Портрет Иветты (Куберский) - страница 33

Вскоре от Иветты пришло обещанное письмо. Маленькое, скорее записка.

«Митя, – с зашедшимся от волнения сердцем читал он, – сегодня вдруг стало больно. Проснулась в тихой квартире. За окном зелень и пасмурный печальный день. Подошла к окну и вдруг резко почувствовала, что не хватает тебя. Странно, ей-богу. Вчера на сердце было еще легко. Я чуяла дорогу, безумно любимую дорогу. Любую, хоть из ниоткуда в никуда... А сегодня вдруг осознала, что она превратилась в огромное разделившее нас пространство». В конце была приписка: «Поцелуй за меня свою чудесную хрупкую Настю».

Он немедленно ответил. Он и не думал, что способен быть счастливым, как младенец.

Лето катилось к концу, и хотелось успеть во всем, в чем не успелось. Настю больше никуда не тянуло, и она предпочитала оставаться дома.

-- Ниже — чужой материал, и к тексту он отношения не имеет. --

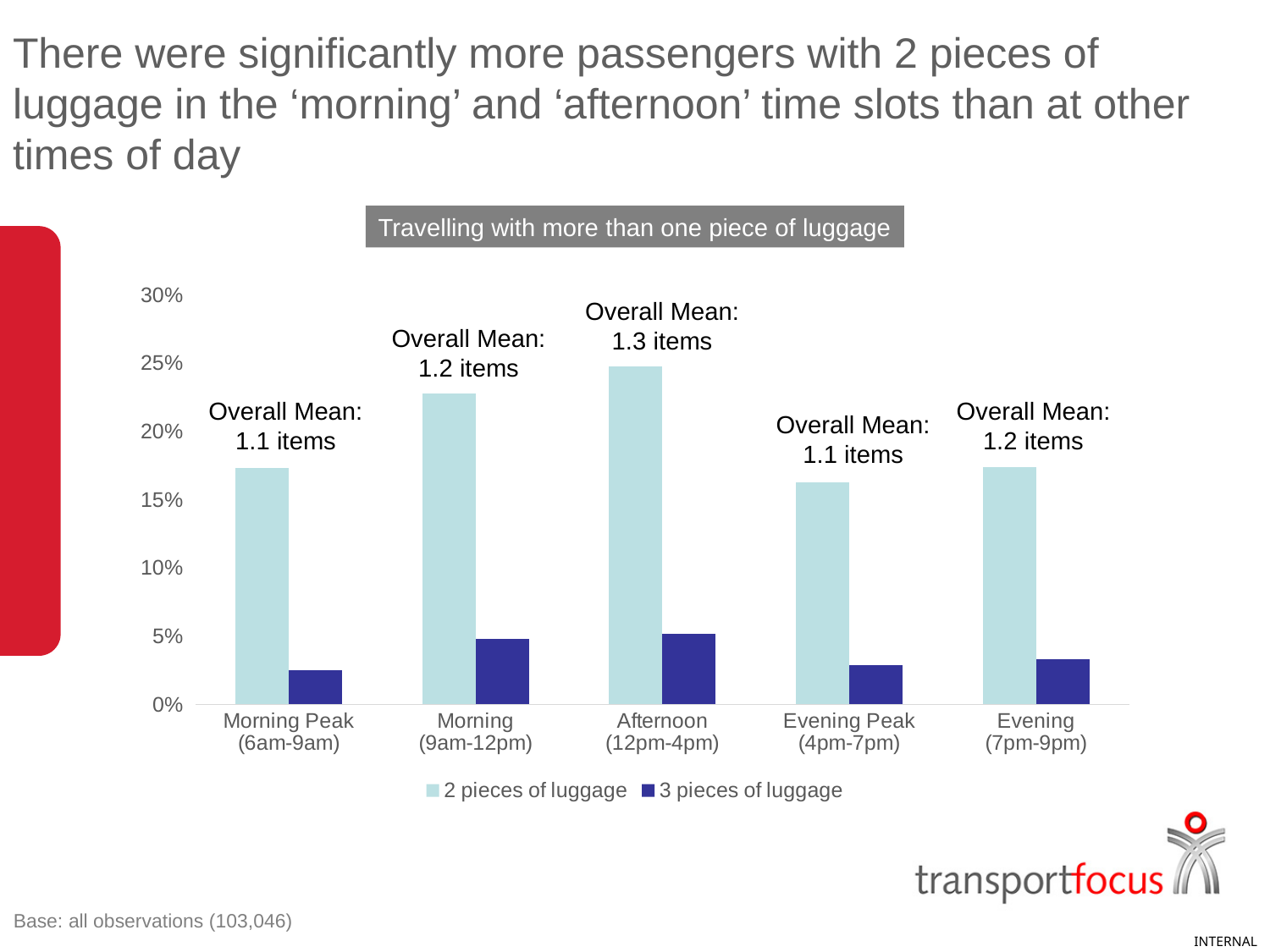
How many series does the legend list? 2 Which is larger for 2 pieces of luggage: Morning (9am-12pm) or Evening Peak (4pm-7pm)? Morning (9am-12pm) What is the title of the chart? Travelling with more than one piece of luggage Which time slot has the highest value for 2 pieces of luggage? Afternoon (12pm-4pm) How many time-slot categories are shown on the x axis? 5 Is the value for 3 pieces of luggage in the Morning (9am-12pm) slot greater or less than 10%? less Which is larger for 3 pieces of luggage: Afternoon (12pm-4pm) or Morning Peak (6am-9am)? Afternoon (12pm-4pm) Is the value for 2 pieces of luggage in the Afternoon (12pm-4pm) slot greater or less than 20%? greater What kind of chart is shown on the slide? Bar chart Is the value for 2 pieces of luggage in the Morning Peak (6am-9am) slot greater or less than 20%? less What is the Overall Mean number of items shown for the Morning Peak (6am-9am) slot? 1.1 items What is the Overall Mean number of items shown for the Afternoon (12pm-4pm) slot? 1.3 items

– Надолго уходишь? – спрашивала она утром, помогая собраться, и когда повесив на плечо этюдник, Кашин шагал за дверь, напутствовала:

– Удачи тебе.

Он шел привычным путем, по набережной, мимо Дома творчества с пожилыми детскими писательницами в белых панамках, отдыхающими на скамейках под пластмассовыми козырьками, мимо как всегда людного шумного пирса и автоматов с вином и пивом, осажденных голой толпой, мимо картинно расположившихся прямо на асфальте молодых мужчин с подружками, на короткую пору своих неозабоченных лет изображавших из себя «хиппи», – шел мимо павильонов, откуда в сухой раскаленный воздух вытекал блинный чад, шел мимо тира под вывеской, на которой незадачливый самородок запечатлел досаафовского стрелка с вывернутыми руками и безумным профилем египетского бога Осириса, – шел по мелкой мокрой гальке, поднимался в степь, где начинались холмы... На Кучук-Енишаре, вставшем в полнеба, далеко, на самом ветру возле могилы Волошина темнела одинокая олива. Раньше думалось, почему он выбрал себе это место, – в медленно оползающей глине, в текущей сквозь пальцы зыбкой земле, которую время изрезало вдоль и поперек. Но дорога обогнула холм – Енишар впервые предстал своей скальной основой, и наконец-то исчезла подспудная тревога за могилу наверху, за саму гору – что когда-нибудь она распадется прямо по ведущей наверх людской тропе, переломив пополам плиту.

Далее начинались холмы, которых недоставало в его этюдах. Он решил, что их тоже пора написать, как и мыс Хамелеон с Мертвой бухтой, отчеркнутой глубокой изумрудной полосой. На первом плане был изрытый оползнями овраг сизого цвета и выглядывающие из него деревца. Трудней же всего было передать сам Хамелеон, изрубленный трещинами, серебристо-серый, с охристо-зеленой, ныряющей поверху полоской травы. Поднялся ветер и стал хлестать пылью и каменной крошкой. На резком сухом свету краски казались темными и грязными, но Кашин чувствовал, что видит верно, и потом легко повторит.